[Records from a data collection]
* * * * * * *

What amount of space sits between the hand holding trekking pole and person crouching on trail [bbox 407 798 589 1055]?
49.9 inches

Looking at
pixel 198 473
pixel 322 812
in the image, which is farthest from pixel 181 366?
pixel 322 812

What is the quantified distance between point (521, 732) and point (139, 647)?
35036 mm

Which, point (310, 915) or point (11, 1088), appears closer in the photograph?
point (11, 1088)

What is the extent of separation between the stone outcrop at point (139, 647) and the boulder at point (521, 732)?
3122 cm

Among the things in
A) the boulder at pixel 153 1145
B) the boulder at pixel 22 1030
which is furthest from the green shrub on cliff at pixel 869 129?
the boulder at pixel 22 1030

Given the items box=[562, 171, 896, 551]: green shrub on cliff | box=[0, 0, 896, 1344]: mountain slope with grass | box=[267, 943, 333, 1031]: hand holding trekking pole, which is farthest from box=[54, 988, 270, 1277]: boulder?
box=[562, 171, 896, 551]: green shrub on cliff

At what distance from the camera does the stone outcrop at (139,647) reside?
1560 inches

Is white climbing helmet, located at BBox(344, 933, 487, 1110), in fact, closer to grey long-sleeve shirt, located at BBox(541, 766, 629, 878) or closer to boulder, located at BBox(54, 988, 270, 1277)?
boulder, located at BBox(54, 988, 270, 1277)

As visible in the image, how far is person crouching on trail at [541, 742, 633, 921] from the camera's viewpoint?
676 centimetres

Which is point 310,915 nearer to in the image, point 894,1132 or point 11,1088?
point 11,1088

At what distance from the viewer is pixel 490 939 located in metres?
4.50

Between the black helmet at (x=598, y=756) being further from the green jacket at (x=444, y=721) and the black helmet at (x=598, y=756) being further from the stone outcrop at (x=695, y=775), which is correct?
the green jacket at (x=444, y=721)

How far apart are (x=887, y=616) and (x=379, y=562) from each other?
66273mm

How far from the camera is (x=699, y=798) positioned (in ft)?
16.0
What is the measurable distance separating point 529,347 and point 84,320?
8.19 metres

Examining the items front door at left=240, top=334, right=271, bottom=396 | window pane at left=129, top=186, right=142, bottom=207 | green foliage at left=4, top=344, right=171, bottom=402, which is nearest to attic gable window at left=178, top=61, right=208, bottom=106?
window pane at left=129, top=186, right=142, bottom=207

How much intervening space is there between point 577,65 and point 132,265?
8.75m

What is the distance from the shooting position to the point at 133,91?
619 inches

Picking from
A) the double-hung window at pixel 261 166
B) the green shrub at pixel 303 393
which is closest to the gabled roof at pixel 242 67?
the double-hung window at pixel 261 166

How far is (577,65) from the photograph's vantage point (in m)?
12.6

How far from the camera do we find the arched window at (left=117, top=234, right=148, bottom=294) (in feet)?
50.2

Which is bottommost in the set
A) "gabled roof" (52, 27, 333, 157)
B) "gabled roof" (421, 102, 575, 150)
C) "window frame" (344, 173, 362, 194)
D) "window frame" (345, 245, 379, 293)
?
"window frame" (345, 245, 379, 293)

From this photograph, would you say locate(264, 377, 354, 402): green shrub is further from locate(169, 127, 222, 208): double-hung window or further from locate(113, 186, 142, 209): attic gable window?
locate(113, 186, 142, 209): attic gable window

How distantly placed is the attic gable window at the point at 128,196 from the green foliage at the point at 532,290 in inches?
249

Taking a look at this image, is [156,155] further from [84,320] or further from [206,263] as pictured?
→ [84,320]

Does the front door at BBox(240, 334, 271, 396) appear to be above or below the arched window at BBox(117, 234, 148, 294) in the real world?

* * * * * * *

Given problem: Can you retype the whole listing above, keeping every line identical?

Solution to the problem:
What amount of space sits between the hand holding trekking pole and person crouching on trail [bbox 407 798 589 1055]?
49.9 inches

Looking at
pixel 198 473
pixel 322 812
in the image, which is farthest from pixel 181 366?
pixel 322 812

What is the quantified distance between point (521, 732) and point (139, 647)?
35036 mm

Which, point (310, 915) or point (11, 1088), appears closer in the photograph?
point (11, 1088)

What is the extent of separation between the stone outcrop at point (139, 647) and the boulder at point (521, 732)?
3122 cm

Among the things in
A) the boulder at pixel 153 1145
B) the boulder at pixel 22 1030
which is furthest from the green shrub on cliff at pixel 869 129?
the boulder at pixel 22 1030

Given the items box=[562, 171, 896, 551]: green shrub on cliff | box=[0, 0, 896, 1344]: mountain slope with grass | box=[267, 943, 333, 1031]: hand holding trekking pole, which is farthest from box=[54, 988, 270, 1277]: boulder?
box=[562, 171, 896, 551]: green shrub on cliff

At what distance from the camera does the stone outcrop at (139,647) reside?
1560 inches

Is white climbing helmet, located at BBox(344, 933, 487, 1110), in fact, closer to grey long-sleeve shirt, located at BBox(541, 766, 629, 878) or closer to boulder, located at BBox(54, 988, 270, 1277)?
boulder, located at BBox(54, 988, 270, 1277)

As visible in the image, how far is person crouching on trail at [541, 742, 633, 921] from the camera's viewpoint?
676 centimetres

Which is point 310,915 nearer to in the image, point 894,1132 or point 11,1088?
point 11,1088

At what distance from the viewer is pixel 490 939 located in metres?
4.50

Between the black helmet at (x=598, y=756) being further from the green jacket at (x=444, y=721) and the black helmet at (x=598, y=756) being further from the stone outcrop at (x=695, y=775), which is correct?
the green jacket at (x=444, y=721)

How far apart are (x=887, y=616) and (x=379, y=562) from each other?
66273mm

How far from the camera is (x=699, y=798) positioned (in ft)?
16.0
What is the measurable distance separating point 529,347 and point 84,320?
8.19 metres

Examining the items front door at left=240, top=334, right=271, bottom=396 | window pane at left=129, top=186, right=142, bottom=207 | green foliage at left=4, top=344, right=171, bottom=402, which is nearest to attic gable window at left=178, top=61, right=208, bottom=106?
window pane at left=129, top=186, right=142, bottom=207

How much intervening space is there between point 577,65 and point 132,265?
8.75m

What is the distance from the shooting position to the point at 133,91?
619 inches

Picking from
A) the double-hung window at pixel 261 166
B) the green shrub at pixel 303 393
which is closest to the gabled roof at pixel 242 67?
the double-hung window at pixel 261 166

How far is (577,65) from the photograph's vantage point (in m)?
12.6

How far from the camera do we find the arched window at (left=117, top=234, right=148, bottom=294) (in feet)?
50.2

Which is bottommost in the set
A) "gabled roof" (52, 27, 333, 157)
B) "gabled roof" (421, 102, 575, 150)
C) "window frame" (344, 173, 362, 194)
D) "window frame" (345, 245, 379, 293)
?
"window frame" (345, 245, 379, 293)

From this photograph, would you say locate(264, 377, 354, 402): green shrub is further from locate(169, 127, 222, 208): double-hung window or further from locate(113, 186, 142, 209): attic gable window?
locate(113, 186, 142, 209): attic gable window

How distantly placed is the attic gable window at the point at 128,196 from the green foliage at the point at 532,290 in inches?
249

Taking a look at this image, is [156,155] further from [84,320] or further from [206,263] as pictured?
→ [84,320]

Does the front door at BBox(240, 334, 271, 396) appear to be above or below the arched window at BBox(117, 234, 148, 294) in the real world?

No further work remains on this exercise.